The reason we create a steek in what will become the armhole is so that we can continue working in the round for as long as possible. Most armholes in normal patterns follow a standard formula: cast off a number of stitches at the beginning of 2 rows, decrease each row for a certain number rows followed by a few more decreases every other row.
In this pattern (in my size) each side has a 7 stitch cast off giving you a total for one size of 14 stitches for each armhole.
So for my size and starting at the front I knitted 64 stitches (71st in the front -7=64), cast off 14 stitches and then, using the thumb method I cast 5 stitches back on to create the steek.
Knit 122 across the back (136-14=122), cast off 14 and cast 5 stitches back on again for the other steek. Finally knit 64 across the other front to the front steek. Now you can simply follow the sleeve shaping as written in the pattern, decreasing in the stitches either side of the steek. I tent to place a marker at each side of the steek to make sure I know where I am.
The most complicated part of transposing the pattern into the round is working out where to start your front shaping for the neck.

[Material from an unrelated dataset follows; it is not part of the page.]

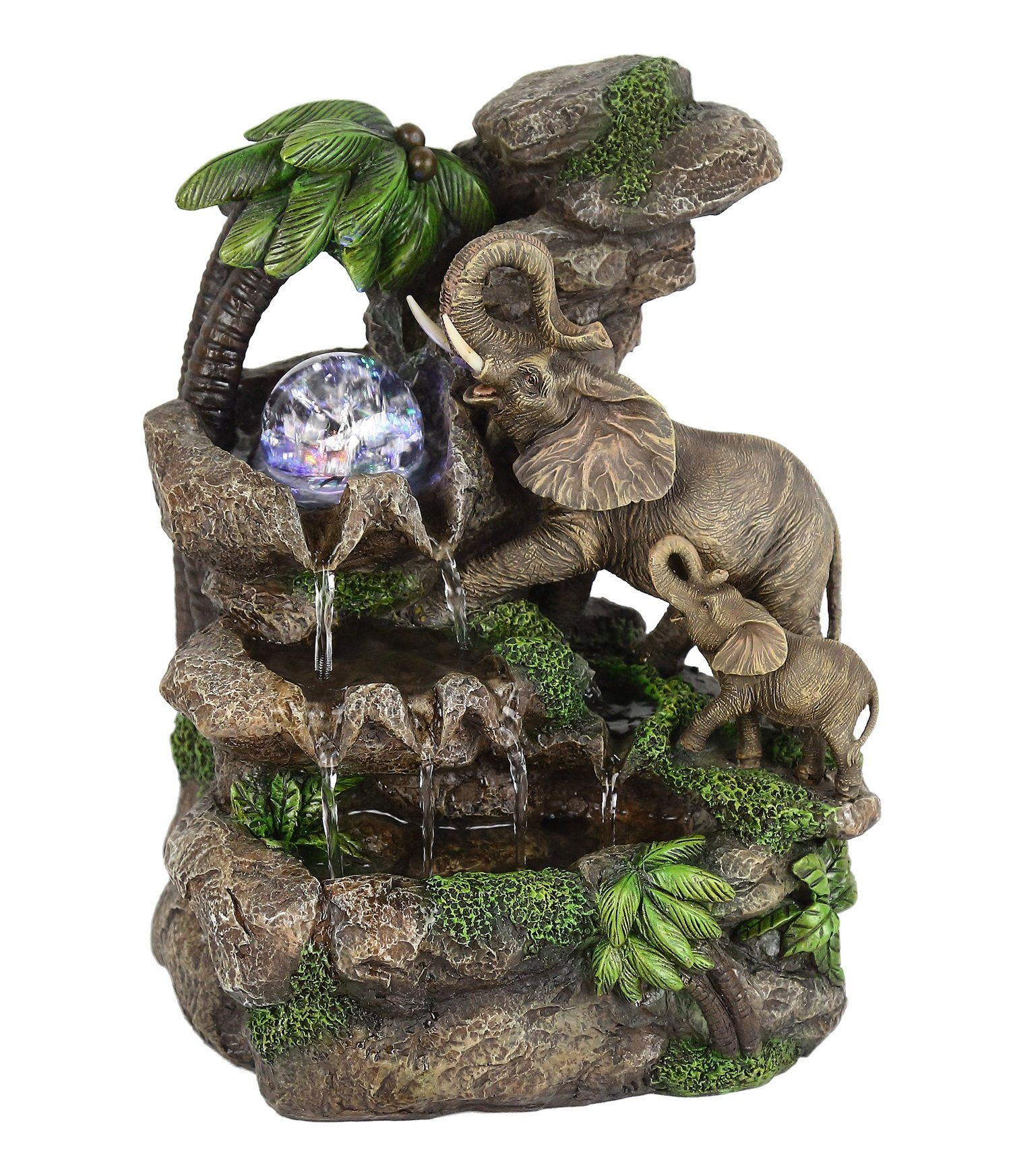 OK Lighting FT-1225/1L 11.00'' H Elephant Table Fountain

Orkney asks you to knit for 22cm from the armholes on the back in my size, and 26 rows less for the front.
The given tension means there are 64 rows to the shoulder shaping and then 6 rows of shoulder shaping giving you a total of 70 rows. So this means you only need to work 44 rows on the front before you start the shaping (70-26= 44).
Unfortunately when you start to shape the front it means you can no longer knit in the round but I have been quite keen to learn to knit 2-handed Fair Isle on the purl stitches.

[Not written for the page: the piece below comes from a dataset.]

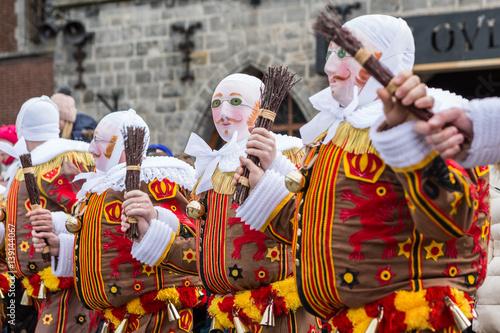 Photo  Carnaval de Binche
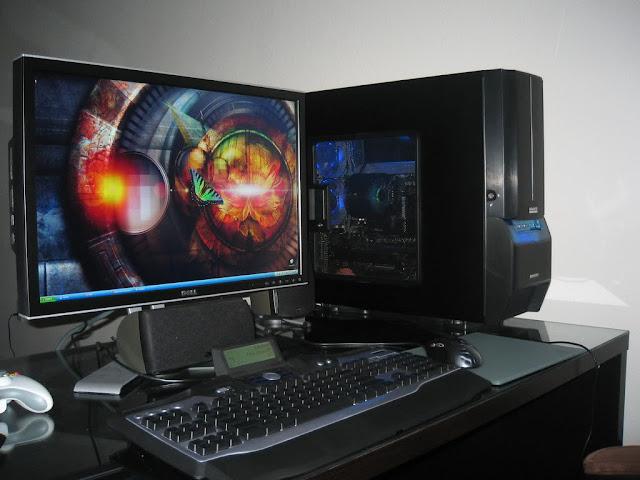 Spesifikasi Minimal Komputer Gaming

When it came to cast off the shoulder I decided to have a graduated shoulder using short row shaping which would make the Fair Isle patterning look better IMHO. The number of stitches for the shoulder for my size was 24 sts with 3 sets of 8st cast offs. So I knitted to the last 8 st, wrapped and turned, purled to the end in
pattern. For the next row knit 8 sts, wrap and turn purl to end. Then knit all stitches picking up wraps before casting off all 24 sts. This gives a nicely sloped shoulder that is easy to join.